All Aboard!

Jimmy Magahern | Sep 3, 2013, 9:29 a.m.

As the mayor of tiny Williams, Arizona, the last town in the country to let go of its section of historic Route 66 during the completion of Interstate 40 and a place that rigorously retains its Old Town America heritage, John Moore gets to play cowboy every day.

“I grew up in the Midwest, but I always fancied the Western culture,” says Moore, who tried for a stint to take Scottsdale up on its “West Most Western Town” promise. “I remember 30 years ago you could ride your horse up to the tavern north of Scottsdale, tie your horse up to a hitching post and go in and have a burger,” he recollects. “That’s all gone away now.

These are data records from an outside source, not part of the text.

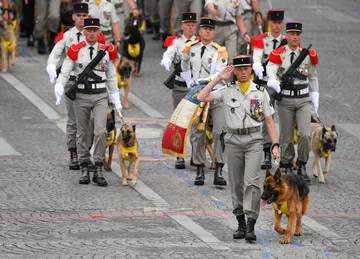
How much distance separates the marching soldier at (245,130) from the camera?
1295 centimetres

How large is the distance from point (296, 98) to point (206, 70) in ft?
4.40

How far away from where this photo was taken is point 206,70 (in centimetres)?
1625

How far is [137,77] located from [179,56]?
7.49 metres

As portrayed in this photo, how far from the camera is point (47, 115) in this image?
2072 cm

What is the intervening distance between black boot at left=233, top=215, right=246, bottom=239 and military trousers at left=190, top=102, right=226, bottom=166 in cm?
295

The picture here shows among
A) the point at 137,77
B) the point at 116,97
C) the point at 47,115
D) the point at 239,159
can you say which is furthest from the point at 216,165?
the point at 137,77

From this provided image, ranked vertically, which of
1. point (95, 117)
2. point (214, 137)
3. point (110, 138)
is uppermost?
point (95, 117)

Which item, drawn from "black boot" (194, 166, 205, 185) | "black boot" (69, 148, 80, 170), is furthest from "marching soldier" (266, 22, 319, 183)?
"black boot" (69, 148, 80, 170)

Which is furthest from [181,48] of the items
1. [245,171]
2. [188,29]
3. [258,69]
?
[245,171]

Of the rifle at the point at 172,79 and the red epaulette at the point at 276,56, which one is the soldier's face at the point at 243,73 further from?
the rifle at the point at 172,79

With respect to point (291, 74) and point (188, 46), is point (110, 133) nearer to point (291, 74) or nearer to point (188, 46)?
point (188, 46)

But up in Williams, we still have that feel, we still have that quality of life.”


On the Grand Canyon Railway, which circles daily from Williams, Arizona, to the Grand Canyon twice a day from late May through Labor Day, passengers experience entertainment including a staged Wild West robbery.

In Moore’s town, population 3,023, even the kids still love cowboys. “To the younger generation, the cowboy is Woody in ‘Toy Story,’ and the new movie of ‘The Lone Ranger,’” he says. But it’s even a bigger thing with the grandparents. “To us, it’s Roy Rogers and Gene Autry and the cowboy shows. You’re reminded of when you were a youngster going down to the theater on Saturday afternoon and watching Hopalong Cassidy.”

When even Williams becomes too city-fied for Moore (all those city council meetings on street paving), he has one last escape:

“If I ever get to feeling down, I go on the train.”

For Moore—and for a growing population of travelers today who are rediscovering the unique enjoyment of riding the rails—the train is a timeless timekeeper, a steely step back in time that’s forever orbiting the present. On the Grand Canyon Railway, the train that circles daily from Williams to the Grand Canyon—twice a day from late May through Labor Day—Moore has a lifelong pass as the train’s Marshal John B. Goodmore, passing through the cars, greeting tourists, and wearing pretty much the same outfit he dons daily: a white cowboy hat, red damask waistcoat and a long dark coat, with a badge.

“I’ve been doing the train ride since it started, back on Sept. 17, 1989,” says Moore, who remains part of a group of stunt people and actors who provide re-enacted train robberies and movie-style gunfights along the railway’s tracks. The first gathering of what’s now called the Cataract Creek Gang occurred when then-governor Rose Mofford, inaugurating the reopened railway’s first passenger train to the Grand Canyon in 20 years, got pranked by her staff. As a joke, the governor’s office called up Moore, then in training as Williams’ police chief, to see if he and his officers could stage a robbery along the way.


Amtrack has recently experienced a surprising surge in popularity. Last year more than 31 million travelers rode on the once derided national rail service—an all-time record.

“Gov. Mofford loved it, and she suggested it would be fun to see a Wild West show or a train robbery as a regular part of the ride,” he says. “Eventually it became a daily occurrence.”

Moore says he’d like to think the Western entertainment that he and his ragtag crew provide along the ride, which also includes different musicians and storytellers in each of the cars, is part of the appeal that has drawn more than 2.5 million passengers to Grand Canyon Railway since that day in ‘89. But the actors are always upstaged by the destination.